#### DATA FOR THE TASK:
┄┄┄┄┄┄┄┄┄┄

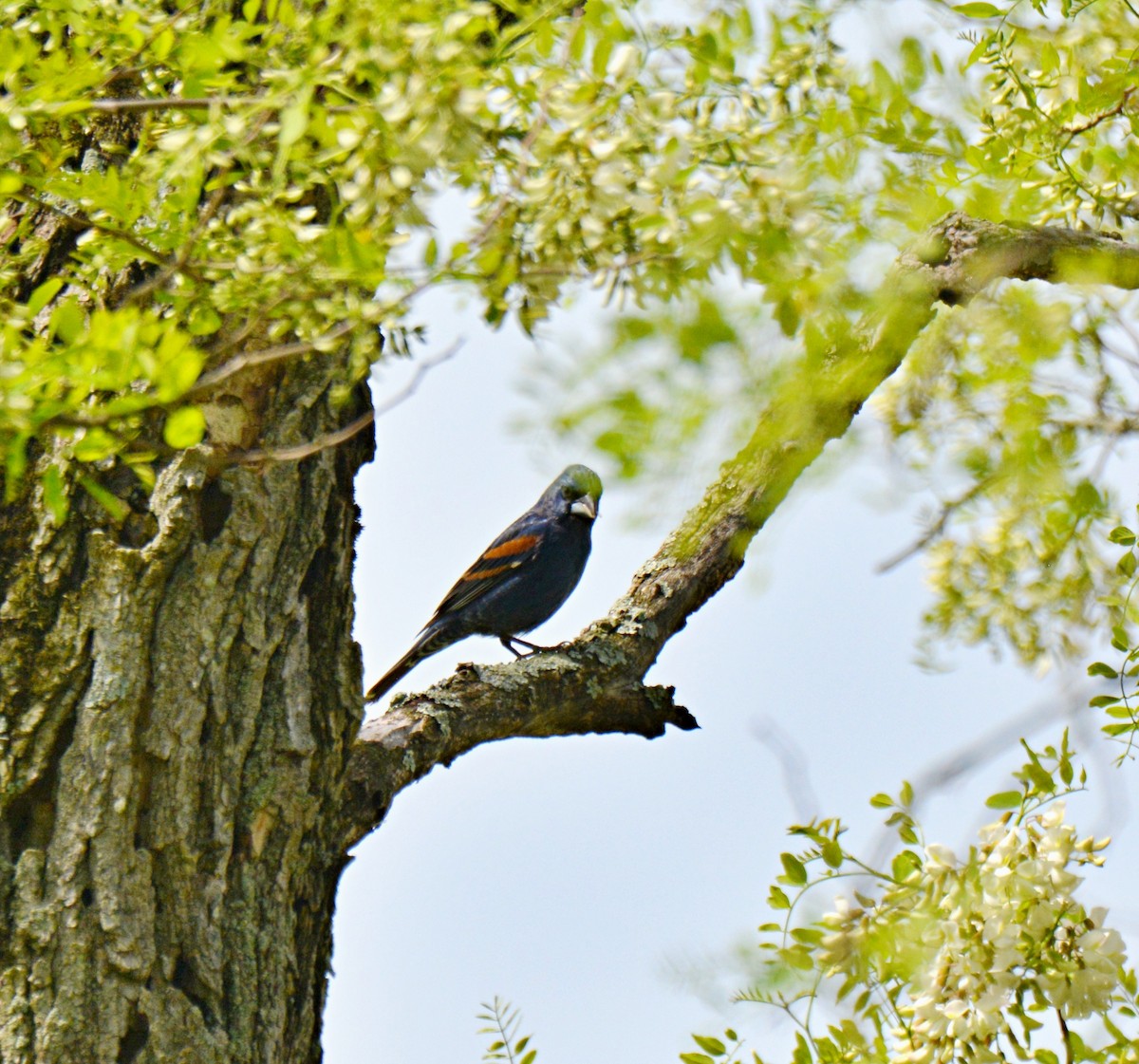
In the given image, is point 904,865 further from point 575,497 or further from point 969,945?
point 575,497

┄┄┄┄┄┄┄┄┄┄

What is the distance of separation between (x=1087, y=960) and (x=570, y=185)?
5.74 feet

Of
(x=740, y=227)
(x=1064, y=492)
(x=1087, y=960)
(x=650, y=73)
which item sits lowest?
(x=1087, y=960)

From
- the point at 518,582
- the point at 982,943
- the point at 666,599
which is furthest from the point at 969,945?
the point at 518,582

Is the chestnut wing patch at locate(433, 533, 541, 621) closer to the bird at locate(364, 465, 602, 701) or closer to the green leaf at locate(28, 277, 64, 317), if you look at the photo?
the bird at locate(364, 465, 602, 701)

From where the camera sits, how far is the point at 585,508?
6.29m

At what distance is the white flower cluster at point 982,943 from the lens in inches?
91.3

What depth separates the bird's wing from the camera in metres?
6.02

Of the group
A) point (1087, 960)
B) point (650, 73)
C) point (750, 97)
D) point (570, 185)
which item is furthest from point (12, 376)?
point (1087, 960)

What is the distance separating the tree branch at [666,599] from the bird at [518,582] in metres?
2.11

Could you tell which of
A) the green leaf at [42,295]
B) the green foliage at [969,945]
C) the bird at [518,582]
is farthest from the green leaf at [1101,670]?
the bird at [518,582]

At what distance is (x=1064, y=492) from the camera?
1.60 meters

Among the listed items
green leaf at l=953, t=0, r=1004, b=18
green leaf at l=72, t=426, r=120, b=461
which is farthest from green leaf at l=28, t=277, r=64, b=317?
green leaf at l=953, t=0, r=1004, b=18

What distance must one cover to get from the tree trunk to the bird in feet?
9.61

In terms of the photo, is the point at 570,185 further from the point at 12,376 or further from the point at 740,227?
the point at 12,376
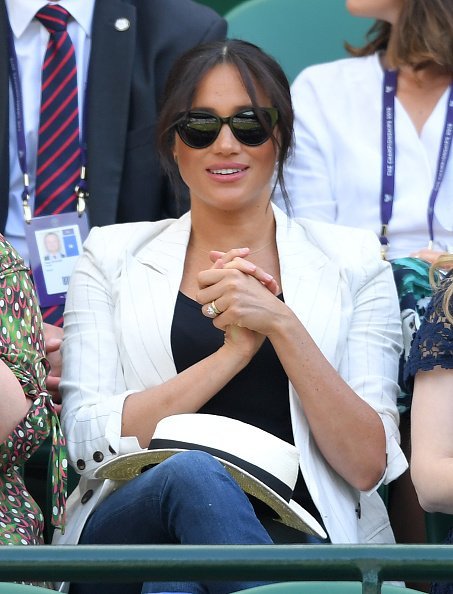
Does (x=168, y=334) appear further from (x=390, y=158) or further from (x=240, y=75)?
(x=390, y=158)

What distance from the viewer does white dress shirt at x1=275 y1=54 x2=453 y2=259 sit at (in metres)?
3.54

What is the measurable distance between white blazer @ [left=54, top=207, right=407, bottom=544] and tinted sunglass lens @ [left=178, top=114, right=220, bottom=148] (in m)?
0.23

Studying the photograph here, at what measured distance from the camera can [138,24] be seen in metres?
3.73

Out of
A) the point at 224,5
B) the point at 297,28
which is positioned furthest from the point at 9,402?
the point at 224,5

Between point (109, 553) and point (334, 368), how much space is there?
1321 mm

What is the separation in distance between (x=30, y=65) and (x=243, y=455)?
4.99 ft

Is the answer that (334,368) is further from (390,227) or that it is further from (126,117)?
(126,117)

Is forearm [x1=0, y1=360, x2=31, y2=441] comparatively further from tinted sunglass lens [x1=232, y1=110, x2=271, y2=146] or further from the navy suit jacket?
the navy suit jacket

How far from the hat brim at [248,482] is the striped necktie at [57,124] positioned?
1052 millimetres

┄┄┄┄┄┄┄┄┄┄

#### TASK GOAL:
Change "striped necktie" to "patterned necktie" in the lines between the one holding "How far from" and the one holding "1052 millimetres", inclusive. Give back only those lines, with everything else left as it is.

#### WRITTEN REPLY:
How far from the hat brim at [248,482] is the patterned necktie at [57,124] positioned?
1052 millimetres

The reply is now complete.